TASK DESCRIPTION:
Copy the items word for word, from the very first line through the line that contains "119 centimetres", including that line.

>>>>

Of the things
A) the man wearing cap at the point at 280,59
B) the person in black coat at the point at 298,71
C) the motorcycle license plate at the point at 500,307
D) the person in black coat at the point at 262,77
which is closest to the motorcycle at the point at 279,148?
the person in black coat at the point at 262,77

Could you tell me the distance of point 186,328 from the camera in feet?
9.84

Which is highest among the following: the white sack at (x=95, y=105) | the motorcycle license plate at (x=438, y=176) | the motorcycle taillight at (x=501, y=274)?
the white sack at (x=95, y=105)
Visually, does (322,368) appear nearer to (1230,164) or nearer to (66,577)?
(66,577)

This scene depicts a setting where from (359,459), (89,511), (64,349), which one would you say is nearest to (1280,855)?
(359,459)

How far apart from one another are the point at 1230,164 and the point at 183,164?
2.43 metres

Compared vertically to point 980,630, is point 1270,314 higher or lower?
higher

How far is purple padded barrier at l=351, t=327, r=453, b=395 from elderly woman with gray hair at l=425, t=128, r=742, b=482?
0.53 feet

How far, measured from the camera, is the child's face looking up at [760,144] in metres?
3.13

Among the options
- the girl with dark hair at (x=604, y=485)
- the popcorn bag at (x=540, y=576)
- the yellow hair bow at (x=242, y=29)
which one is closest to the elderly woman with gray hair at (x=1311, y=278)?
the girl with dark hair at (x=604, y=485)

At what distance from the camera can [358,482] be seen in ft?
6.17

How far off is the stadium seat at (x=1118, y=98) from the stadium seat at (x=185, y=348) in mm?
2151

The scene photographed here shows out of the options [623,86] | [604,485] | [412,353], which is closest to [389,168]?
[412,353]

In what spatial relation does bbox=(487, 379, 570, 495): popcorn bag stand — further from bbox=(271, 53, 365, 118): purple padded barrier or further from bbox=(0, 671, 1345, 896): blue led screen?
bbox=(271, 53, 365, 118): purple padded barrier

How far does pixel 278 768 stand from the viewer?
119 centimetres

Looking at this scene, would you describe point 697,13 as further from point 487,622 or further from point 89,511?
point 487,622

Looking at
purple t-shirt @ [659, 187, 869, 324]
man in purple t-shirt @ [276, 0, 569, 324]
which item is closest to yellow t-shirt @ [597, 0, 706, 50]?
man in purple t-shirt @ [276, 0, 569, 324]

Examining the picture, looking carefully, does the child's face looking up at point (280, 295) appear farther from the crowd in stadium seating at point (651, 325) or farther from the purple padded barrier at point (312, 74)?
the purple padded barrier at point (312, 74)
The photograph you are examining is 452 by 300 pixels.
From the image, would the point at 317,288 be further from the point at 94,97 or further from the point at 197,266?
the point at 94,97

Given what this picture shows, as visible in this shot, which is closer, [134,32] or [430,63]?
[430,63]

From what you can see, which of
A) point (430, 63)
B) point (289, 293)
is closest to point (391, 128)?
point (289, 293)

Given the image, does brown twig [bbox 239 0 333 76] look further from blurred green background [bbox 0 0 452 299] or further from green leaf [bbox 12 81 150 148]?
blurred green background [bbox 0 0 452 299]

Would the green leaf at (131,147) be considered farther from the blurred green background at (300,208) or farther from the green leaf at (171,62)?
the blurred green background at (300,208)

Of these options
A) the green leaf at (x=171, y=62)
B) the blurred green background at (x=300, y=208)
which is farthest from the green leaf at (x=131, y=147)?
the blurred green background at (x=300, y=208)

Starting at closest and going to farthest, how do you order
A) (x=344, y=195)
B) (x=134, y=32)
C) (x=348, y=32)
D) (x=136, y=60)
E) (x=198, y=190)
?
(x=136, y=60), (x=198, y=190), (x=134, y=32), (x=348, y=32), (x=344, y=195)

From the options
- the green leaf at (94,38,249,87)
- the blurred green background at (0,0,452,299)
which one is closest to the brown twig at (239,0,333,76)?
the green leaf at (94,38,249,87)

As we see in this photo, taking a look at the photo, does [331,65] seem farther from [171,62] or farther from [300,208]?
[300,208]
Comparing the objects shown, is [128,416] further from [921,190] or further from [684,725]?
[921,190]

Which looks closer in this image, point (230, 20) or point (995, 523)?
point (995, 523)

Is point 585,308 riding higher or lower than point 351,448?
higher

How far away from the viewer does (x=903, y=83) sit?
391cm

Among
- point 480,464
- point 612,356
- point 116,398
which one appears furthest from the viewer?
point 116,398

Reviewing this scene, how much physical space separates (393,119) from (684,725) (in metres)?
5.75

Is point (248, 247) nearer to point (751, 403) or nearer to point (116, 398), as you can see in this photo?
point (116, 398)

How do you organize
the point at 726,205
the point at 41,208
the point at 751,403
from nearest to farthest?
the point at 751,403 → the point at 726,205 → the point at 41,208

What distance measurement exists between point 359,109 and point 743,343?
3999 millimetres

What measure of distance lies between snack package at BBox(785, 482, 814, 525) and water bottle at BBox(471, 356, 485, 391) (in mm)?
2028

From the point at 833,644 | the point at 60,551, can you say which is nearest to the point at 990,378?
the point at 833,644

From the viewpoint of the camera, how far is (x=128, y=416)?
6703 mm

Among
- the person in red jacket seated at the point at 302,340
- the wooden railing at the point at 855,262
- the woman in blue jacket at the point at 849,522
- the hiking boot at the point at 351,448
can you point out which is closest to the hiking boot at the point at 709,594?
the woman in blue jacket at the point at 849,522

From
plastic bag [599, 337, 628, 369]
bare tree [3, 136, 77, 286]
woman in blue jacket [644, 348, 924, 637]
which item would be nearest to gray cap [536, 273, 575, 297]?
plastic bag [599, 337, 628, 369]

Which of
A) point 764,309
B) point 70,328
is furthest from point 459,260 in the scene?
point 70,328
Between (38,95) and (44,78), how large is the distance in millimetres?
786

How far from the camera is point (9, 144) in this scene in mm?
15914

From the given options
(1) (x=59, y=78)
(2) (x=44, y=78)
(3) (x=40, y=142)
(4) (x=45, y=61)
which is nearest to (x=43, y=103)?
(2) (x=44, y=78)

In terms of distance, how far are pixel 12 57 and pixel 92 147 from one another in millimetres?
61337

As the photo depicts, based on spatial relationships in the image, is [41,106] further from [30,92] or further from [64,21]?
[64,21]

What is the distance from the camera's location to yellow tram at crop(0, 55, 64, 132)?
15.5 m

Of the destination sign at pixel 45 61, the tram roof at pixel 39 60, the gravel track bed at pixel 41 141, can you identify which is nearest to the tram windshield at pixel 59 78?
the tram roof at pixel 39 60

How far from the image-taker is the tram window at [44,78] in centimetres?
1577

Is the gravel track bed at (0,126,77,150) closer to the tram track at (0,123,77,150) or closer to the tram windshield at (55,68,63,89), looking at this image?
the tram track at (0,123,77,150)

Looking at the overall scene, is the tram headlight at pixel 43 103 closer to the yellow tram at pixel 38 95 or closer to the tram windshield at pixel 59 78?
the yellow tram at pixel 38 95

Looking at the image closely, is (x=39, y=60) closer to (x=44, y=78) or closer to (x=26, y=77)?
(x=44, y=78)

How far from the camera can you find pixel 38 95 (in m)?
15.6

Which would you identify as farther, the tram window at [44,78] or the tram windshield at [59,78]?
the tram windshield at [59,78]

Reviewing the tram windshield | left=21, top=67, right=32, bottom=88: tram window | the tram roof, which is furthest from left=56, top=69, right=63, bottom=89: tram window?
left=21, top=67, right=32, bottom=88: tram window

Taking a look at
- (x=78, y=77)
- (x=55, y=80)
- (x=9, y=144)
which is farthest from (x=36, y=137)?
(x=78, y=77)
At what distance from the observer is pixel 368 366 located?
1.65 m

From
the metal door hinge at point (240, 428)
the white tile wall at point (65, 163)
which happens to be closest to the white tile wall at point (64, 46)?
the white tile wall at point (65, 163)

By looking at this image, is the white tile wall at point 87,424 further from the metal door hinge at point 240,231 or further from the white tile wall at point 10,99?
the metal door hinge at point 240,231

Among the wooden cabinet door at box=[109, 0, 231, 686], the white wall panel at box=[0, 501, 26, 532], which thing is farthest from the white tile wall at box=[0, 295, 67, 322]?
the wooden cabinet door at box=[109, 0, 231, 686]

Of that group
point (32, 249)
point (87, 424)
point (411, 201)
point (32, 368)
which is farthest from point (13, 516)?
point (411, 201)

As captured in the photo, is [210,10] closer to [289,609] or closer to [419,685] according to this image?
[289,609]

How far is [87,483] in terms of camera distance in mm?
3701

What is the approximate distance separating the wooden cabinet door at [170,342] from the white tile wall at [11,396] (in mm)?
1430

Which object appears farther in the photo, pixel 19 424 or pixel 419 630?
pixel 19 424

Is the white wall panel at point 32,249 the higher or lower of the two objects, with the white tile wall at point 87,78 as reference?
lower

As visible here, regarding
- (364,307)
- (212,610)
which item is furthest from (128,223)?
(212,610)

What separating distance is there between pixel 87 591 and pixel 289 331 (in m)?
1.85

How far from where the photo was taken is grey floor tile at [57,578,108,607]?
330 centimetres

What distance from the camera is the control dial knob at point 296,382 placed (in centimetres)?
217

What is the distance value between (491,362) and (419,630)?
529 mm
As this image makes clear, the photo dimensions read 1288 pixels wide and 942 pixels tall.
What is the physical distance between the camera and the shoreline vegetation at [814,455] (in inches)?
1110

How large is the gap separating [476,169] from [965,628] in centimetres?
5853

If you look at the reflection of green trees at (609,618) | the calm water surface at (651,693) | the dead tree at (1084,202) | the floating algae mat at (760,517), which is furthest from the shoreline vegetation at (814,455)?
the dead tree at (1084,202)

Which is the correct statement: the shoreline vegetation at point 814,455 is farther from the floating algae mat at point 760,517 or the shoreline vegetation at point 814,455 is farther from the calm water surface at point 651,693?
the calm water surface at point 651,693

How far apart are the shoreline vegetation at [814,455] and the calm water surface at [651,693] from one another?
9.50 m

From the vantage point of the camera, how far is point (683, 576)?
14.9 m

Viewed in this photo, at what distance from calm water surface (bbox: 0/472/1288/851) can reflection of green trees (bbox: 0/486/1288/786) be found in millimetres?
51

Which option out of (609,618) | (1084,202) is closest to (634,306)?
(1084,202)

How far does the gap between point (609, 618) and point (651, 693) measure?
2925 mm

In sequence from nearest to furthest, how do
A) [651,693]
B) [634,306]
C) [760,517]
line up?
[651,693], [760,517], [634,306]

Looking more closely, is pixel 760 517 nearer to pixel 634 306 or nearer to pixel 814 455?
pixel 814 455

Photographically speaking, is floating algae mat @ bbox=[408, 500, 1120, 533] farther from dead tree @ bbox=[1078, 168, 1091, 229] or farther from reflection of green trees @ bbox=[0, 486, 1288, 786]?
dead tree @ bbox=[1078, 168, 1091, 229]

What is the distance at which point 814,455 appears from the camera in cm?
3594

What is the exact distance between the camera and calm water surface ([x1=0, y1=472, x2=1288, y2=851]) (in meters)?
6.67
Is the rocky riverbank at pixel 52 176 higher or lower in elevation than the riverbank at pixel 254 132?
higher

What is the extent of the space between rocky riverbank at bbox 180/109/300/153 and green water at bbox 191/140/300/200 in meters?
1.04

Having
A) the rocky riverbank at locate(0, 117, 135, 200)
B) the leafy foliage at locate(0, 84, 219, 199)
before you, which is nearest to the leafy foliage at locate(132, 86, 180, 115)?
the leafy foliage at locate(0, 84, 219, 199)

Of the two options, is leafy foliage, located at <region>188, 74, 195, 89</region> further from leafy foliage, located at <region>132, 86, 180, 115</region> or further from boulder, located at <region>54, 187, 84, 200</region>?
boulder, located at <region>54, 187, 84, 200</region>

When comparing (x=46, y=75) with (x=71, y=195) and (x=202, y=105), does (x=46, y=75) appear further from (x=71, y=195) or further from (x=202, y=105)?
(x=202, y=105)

<<<<

FINISHED EXERCISE:
Of the things
A) the man wearing cap at the point at 280,59
B) the person in black coat at the point at 298,71
C) the motorcycle license plate at the point at 500,307
D) the person in black coat at the point at 262,77
which is closest to the motorcycle at the point at 279,148?
the person in black coat at the point at 262,77

Could you tell me the distance of point 186,328 from the camera in feet?
9.84

Which is highest among the following: the white sack at (x=95, y=105) | the motorcycle license plate at (x=438, y=176) | the motorcycle taillight at (x=501, y=274)?
the white sack at (x=95, y=105)
Visually, does (322,368) appear nearer to (1230,164) or nearer to (66,577)?
(66,577)

This scene depicts a setting where from (359,459), (89,511), (64,349), which one would you say is nearest to (1280,855)?
(359,459)

How far apart from one another are the point at 1230,164 and the point at 183,164?
2.43 metres

Compared vertically to point 980,630, is point 1270,314 higher or lower?
higher

How far is purple padded barrier at l=351, t=327, r=453, b=395 from elderly woman with gray hair at l=425, t=128, r=742, b=482?
0.53 feet

How far, measured from the camera, is the child's face looking up at [760,144] in metres?
3.13

Among the options
- the girl with dark hair at (x=604, y=485)
- the popcorn bag at (x=540, y=576)
- the yellow hair bow at (x=242, y=29)
which one is closest to the elderly woman with gray hair at (x=1311, y=278)?
the girl with dark hair at (x=604, y=485)

At what distance from the camera can [358,482] be seen in ft?
6.17

How far off is the stadium seat at (x=1118, y=98) from the stadium seat at (x=185, y=348) in mm?
2151

The scene photographed here shows out of the options [623,86] | [604,485] | [412,353], which is closest to [389,168]?
[412,353]

In what spatial relation does bbox=(487, 379, 570, 495): popcorn bag stand — further from bbox=(271, 53, 365, 118): purple padded barrier or further from bbox=(0, 671, 1345, 896): blue led screen?
bbox=(271, 53, 365, 118): purple padded barrier

How far does pixel 278 768 stand from the viewer?
119 centimetres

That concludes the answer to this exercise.